ある朝1。

寝られぬまま朝を迎える。しかしそれは正確ではない。眠ったのである。アルコールが、やはりと言うべきか、それは「付き合い」とか団体とか集団とか、個人単位の飲酒ではなかったけれども、私を眠らせたのである。寝入った時間は、ヒトが、種としての単位の上でのヒトが眠る時間の、正常の範囲、それは年齢や性別や職業などさまざまな要因もあるだろうけれども、特に異常と思われる時間ではなかった。しかし、目は覚めたのである。深夜であった。

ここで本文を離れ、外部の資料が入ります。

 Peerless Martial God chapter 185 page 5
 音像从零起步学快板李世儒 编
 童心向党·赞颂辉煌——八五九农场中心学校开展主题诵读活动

私は再び睡眠を得ることのできぬまま、さまざまのことを経過させ、今日もまた当たり前のように明るくなった外を、カーテンやすりガラスの向こうに霞ませている。
私には今日もまた外出する予定があった。だから体を、精神を休ませる必要があった。なのに、私はそれを避けるように物を書いているのである。
そしてまた、この場所の意味を、性懲りも無く、そんな下らないことを考えたりしている。決してこの場所は、否定的な意味を持っていないということを、私は確認する。ここにそれを記しておき、何かの時、例えば心持ちが折れそうになったり、何か甘やかな罠などにとらわれそうになった時に、すぐにこの場所に戻ってきて、さまざまの自分の書き物を確認することで、自分を落ち着かせるのである。
冷水を頭からかぶりながら鏡を見るような趣きがある。